Passage to read.

10 January 1995
Hi, it’s me. It’s Tuesday. It’s dull. It stinks in here. It really does stink in here you know. Remember in my last letter how I told you about the roof leaking? Well, the carpet is still wet, and it’s 33˚, it’s beginning to smell like Jeffrey Dahmer’s flat in here.
Donovan called me Friday afternoon and invited himself around. Don’t get me wrong. I was glad to hear from him and all, but he invited himself around before I even had a chance to. So he came over around 7:30pm and we drank the remains of my last bottle of vodka and then walked down to the bottle shop to purchase another. When we got there, Donovan just didn’t open his wallet. I suppose I should have asked for a contribution, I would be well within my rights to do so, but I didn’t want to be rude. So we walked back to my place and kept drinking and chatting until 3am when I started to nod off. I offered him a bed for the night, but he insisted on walking home because he couldn’t afford a taxi. I thought, “I’ll feel terrible if he gets mugged on the way home because I was too tight to give him a few bucks for a taxi fare” so I gave him $5 and off he went. And now I have to scrimp all fucking week because I don’t want to dip into my savings. That’s what you get for socializing. “Sociability is nothing but a big smile, and a smile is nothing but teeth”, so I spent the rest of the weekend with the phone out of the socket.
Mum came in to work and met me for lunch yesterday so I whinged to her about my poverty over lunch and she gave me a free feed. I’ll pay her back next time. We had lunch in this nice little cafe over the road call the “Great Space”. Odd name for such a crowded place. Mum told me you’re coming over early on your own for Christmas. That’ll be a hoot nursing a six-month-old melon head on a plane for 23 hours on your own. Do you plan to drug it the way Mum drugs Winky for rides in the car? Has she told you about that? She slips him a Mogadon in his Good-O’s and stuffs him in the glove compartment ’til they get to the vets. True story.
11 January 1995
Another stinky hot day. I’ve just spend the last half-hour on the phone ringing around TV antenna installers to get quotes because I’m sick of having to hold on to the portable antenna to get a good ABC picture. I hate doing that whole quote thing, especially when you have to ring back and compare, I feel like the person on the other end of the phone is thinking “This guy’s trying to scam me”. It makes me feel cheap and money-grubbing, you know?
18 January 1995
Boring weekend. I hung around for Mr Antenna on Saturday. He turned up and charged me an extra $50 for the chimney-mount on the aerial. It was a rip-off. I told them on the phone I had a chimney, but I wanted the job done and didn’t want any unpleasantness, which is probably what these types rely one, I guess. Anyhow now I have truly super TV reception which pleases me no end. I spent the weekend watching really bad TV. It was almost as if I’d sacrificed program quality for picture quality. I had two tennis channels, two cricket channels and SBS which was running some show on Italian art, so I flicked mercilessly. I was so broke from paying for the antenna that I didn’t have much choice but to stay in and keep flicking.

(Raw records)
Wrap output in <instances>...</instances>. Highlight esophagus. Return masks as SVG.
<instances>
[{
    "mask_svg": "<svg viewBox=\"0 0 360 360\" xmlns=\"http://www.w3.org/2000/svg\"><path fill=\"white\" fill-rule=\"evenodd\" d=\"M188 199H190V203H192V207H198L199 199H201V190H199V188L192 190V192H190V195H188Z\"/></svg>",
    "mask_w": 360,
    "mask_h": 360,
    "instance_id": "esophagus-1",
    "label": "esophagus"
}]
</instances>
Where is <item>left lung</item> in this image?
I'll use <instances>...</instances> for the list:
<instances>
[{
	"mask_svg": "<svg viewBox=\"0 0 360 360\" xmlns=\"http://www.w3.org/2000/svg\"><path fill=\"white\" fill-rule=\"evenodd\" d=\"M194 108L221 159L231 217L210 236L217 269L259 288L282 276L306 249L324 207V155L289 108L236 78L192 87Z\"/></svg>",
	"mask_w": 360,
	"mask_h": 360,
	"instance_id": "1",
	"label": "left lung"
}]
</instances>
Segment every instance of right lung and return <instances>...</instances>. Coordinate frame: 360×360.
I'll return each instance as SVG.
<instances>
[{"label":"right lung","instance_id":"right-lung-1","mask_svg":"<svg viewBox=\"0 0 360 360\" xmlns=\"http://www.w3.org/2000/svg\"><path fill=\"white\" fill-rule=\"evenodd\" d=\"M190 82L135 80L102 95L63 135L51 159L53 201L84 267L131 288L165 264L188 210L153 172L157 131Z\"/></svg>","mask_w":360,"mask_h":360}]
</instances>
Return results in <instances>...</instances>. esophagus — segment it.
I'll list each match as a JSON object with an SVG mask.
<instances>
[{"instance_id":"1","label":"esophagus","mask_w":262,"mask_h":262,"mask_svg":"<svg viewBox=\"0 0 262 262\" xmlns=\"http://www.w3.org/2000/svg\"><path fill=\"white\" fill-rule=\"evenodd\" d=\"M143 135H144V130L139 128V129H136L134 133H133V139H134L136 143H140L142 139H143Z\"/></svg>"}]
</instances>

Things to do.
A: According to the letter, how much extra did the antenna installer charge for the chimney-mount?
B: Copy everything in the letter from "18 January 1995" down to "and keep flicking.".
Nothing in the records is needed here.

Correct answers.
A: $50

B:
18 January 1995
Boring weekend. I hung around for Mr Antenna on Saturday. He turned up and charged me an extra $50 for the chimney-mount on the aerial. It was a rip-off. I told them on the phone I had a chimney, but I wanted the job done and didn’t want any unpleasantness, which is probably what these types rely one, I guess. Anyhow now I have truly super TV reception which pleases me no end. I spent the weekend watching really bad TV. It was almost as if I’d sacrificed program quality for picture quality. I had two tennis channels, two cricket channels and SBS which was running some show on Italian art, so I flicked mercilessly. I was so broke from paying for the antenna that I didn’t have much choice but to stay in and keep flicking.